### GIVEN PASSAGE ###

Quantifying Longitudinal Binder Distribution in Battery Electrodes: High-Precision Layer Profiling via Automated Electrode Powder Scraping System

1. Background: From Manual Scraping to Automated Precision

When the author first interviewed at IEST Instrument three years ago, the technical director posed a direct question: “What electrode characterization methods would you use to evaluate longitudinal uniformity and compositional distribution in lithium battery electrodes?”

At the time, industrial quality control for lithium-ion battery electrodes relied primarily on macro-level indicators — total compaction density, areal coating weight, and surface electrical resistivity. The internal vertical microstructure of the electrode, specifically along the coating-to-current-collector direction, remained largely an unquantifiable “black box.”

Having worked extensively with conventional analytical instruments, the immediate response was: “XPS depth profiling and TOF-SIMS — since PVDF contains fluorine, CMC contains sodium, and SBR contains unsaturated C=C double bonds.”

While these techniques offer high compositional resolution, their limited sputtering depths make them impractical for commercial electrodes with thicknesses ranging from tens to hundreds of micrometers. Longitudinal binder migration — the non-uniform distribution and upward transport of polymeric binders such as SBR during the solvent evaporation phase of industrial drying — requires depth penetration well beyond the capability of surface-sensitive spectroscopies.

The director paused, then asked: “What about manual blade scraping? In production, operators manually scrape electrode coatings at different depths and then perform TGA to analyze binder content.”

“Manual scraping at different depths?”

“Exactly,” he nodded. “The depth is inaccurate and the results are coarse.”

### DATA ENTRIES ###

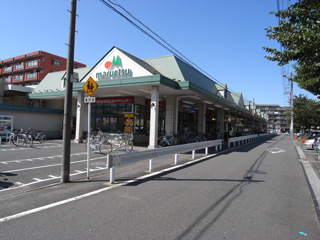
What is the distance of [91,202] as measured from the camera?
479 cm

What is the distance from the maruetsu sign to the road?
10.6m

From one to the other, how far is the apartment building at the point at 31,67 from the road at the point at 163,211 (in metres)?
44.3

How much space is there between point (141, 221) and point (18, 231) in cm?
195

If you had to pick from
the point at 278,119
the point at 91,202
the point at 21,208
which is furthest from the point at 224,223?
the point at 278,119

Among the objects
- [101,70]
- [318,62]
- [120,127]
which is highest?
[101,70]

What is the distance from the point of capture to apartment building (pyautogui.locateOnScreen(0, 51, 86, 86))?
143ft

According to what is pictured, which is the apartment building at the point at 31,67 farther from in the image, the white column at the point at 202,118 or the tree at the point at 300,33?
the tree at the point at 300,33

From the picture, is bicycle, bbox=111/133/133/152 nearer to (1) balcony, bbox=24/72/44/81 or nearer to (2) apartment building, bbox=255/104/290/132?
(1) balcony, bbox=24/72/44/81

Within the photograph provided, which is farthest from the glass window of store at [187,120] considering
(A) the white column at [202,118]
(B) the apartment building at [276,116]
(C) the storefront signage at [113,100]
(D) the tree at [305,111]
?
(B) the apartment building at [276,116]

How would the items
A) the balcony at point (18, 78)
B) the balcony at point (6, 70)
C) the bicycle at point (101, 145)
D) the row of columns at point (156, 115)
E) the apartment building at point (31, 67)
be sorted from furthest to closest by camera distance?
the balcony at point (6, 70) < the balcony at point (18, 78) < the apartment building at point (31, 67) < the row of columns at point (156, 115) < the bicycle at point (101, 145)

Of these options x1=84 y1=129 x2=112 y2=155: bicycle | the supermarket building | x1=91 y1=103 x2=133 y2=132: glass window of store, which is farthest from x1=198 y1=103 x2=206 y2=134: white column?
x1=84 y1=129 x2=112 y2=155: bicycle

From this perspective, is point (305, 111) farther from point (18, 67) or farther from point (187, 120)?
point (18, 67)

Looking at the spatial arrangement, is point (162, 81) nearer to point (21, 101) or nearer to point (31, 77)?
point (21, 101)

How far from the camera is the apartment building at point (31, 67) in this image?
4347 centimetres
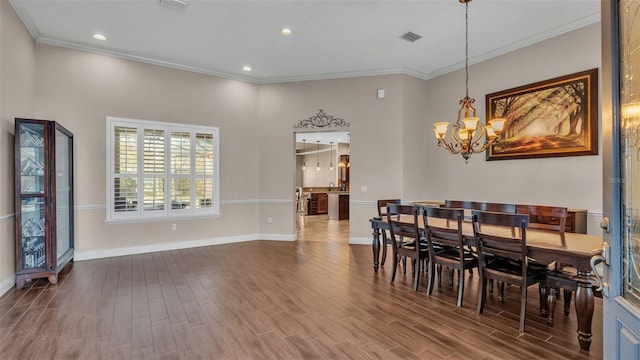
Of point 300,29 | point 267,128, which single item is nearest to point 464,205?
point 300,29

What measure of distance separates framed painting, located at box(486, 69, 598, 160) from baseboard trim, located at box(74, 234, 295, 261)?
445 centimetres

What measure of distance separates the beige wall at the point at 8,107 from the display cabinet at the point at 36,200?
0.38ft

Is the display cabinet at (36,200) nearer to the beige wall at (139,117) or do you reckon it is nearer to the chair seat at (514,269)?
the beige wall at (139,117)

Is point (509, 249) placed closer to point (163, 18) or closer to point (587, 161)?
point (587, 161)

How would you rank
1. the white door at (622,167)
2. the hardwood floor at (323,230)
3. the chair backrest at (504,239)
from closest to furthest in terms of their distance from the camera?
1. the white door at (622,167)
2. the chair backrest at (504,239)
3. the hardwood floor at (323,230)

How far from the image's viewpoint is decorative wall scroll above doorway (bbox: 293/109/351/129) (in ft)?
20.3

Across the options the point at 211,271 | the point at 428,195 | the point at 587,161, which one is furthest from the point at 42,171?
the point at 587,161

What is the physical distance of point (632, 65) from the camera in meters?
1.16

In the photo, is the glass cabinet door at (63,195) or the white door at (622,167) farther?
the glass cabinet door at (63,195)

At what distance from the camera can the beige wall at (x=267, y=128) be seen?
162 inches

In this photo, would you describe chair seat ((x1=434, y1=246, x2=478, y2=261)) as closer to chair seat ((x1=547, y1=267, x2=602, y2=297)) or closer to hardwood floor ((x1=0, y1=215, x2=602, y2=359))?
hardwood floor ((x1=0, y1=215, x2=602, y2=359))

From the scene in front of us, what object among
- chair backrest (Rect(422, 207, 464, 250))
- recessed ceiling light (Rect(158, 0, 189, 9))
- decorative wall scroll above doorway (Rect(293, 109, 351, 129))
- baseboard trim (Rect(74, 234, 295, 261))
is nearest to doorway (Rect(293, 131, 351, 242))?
decorative wall scroll above doorway (Rect(293, 109, 351, 129))

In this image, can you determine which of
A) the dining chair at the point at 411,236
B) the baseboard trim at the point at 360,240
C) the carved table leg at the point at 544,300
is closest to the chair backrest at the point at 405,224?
the dining chair at the point at 411,236

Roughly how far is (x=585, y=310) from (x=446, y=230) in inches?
46.6
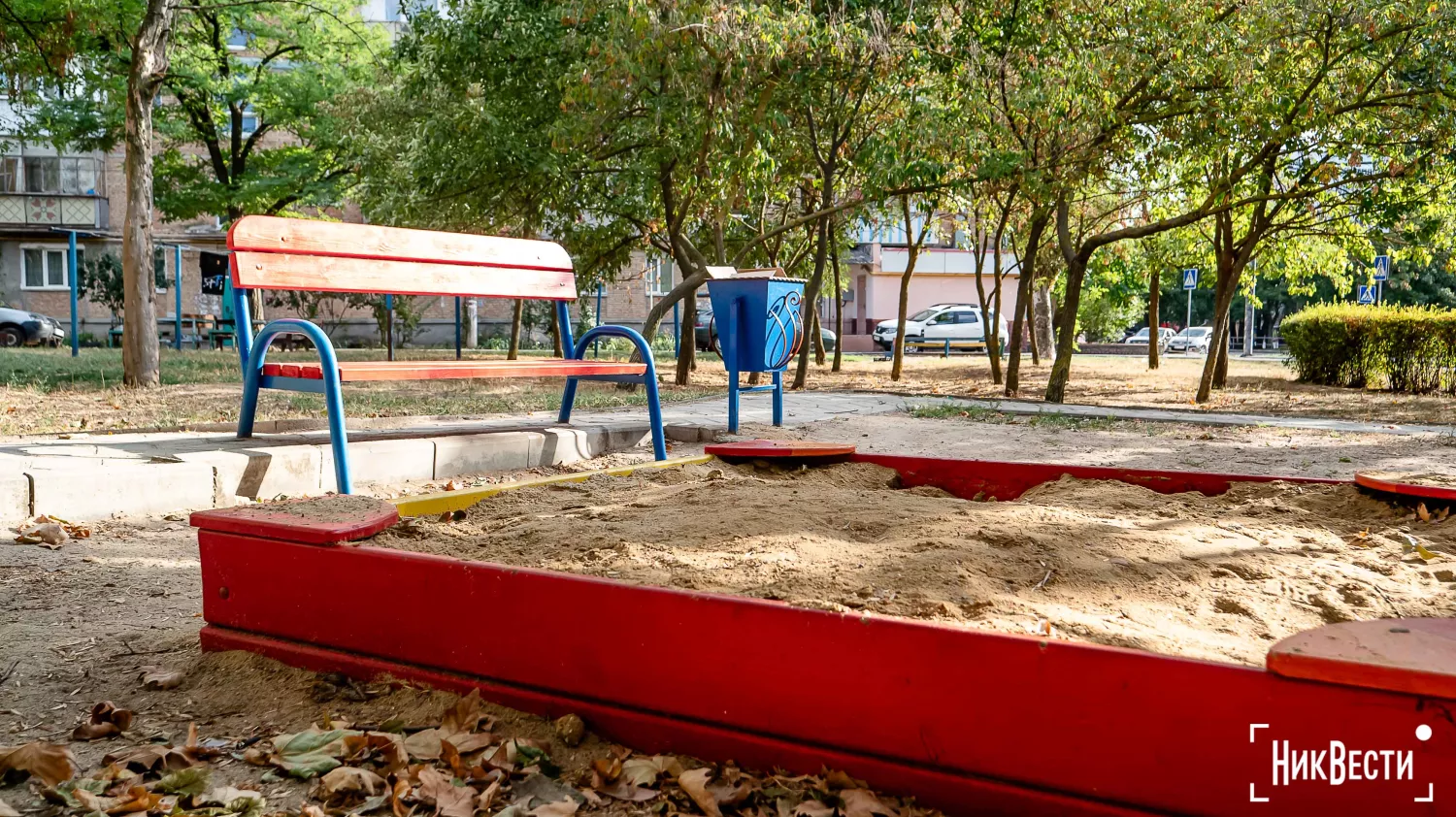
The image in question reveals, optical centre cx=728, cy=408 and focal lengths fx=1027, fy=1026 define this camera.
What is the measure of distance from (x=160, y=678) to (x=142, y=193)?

###

AIM 1 =
Reproduce the binder distribution passage from "While these techniques" to "of surface-sensitive spectroscopies.".
AIM 2 =
State whether each statement agrees with the binder distribution passage, answering yes or no and quoting the deciding words: (a) industrial quality control relied primarily on macro-level indicators such as areal coating weight; (b) XPS depth profiling and TOF-SIMS are practical for commercial electrodes hundreds of micrometers thick; (c) the director considered the depth of manual scraping accurate.
These records were obtained from a separate source.

EXERCISE SOLUTION 1 =
While these techniques offer high compositional resolution, their limited sputtering depths make them impractical for commercial electrodes with thicknesses ranging from tens to hundreds of micrometers. Longitudinal binder migration — the non-uniform distribution and upward transport of polymeric binders such as SBR during the solvent evaporation phase of industrial drying — requires depth penetration well beyond the capability of surface-sensitive spectroscopies.

EXERCISE SOLUTION 2 =
(a) Yes: "industrial quality control for lithium-ion battery electrodes relied primarily on macro-level indicators — total compaction density, areal coating weight, and surface electrical resistivity."
(b) No: "their limited sputtering depths make them impractical for commercial electrodes with thicknesses ranging from tens to hundreds of micrometers."
(c) No: "The depth is inaccurate and the results are coarse."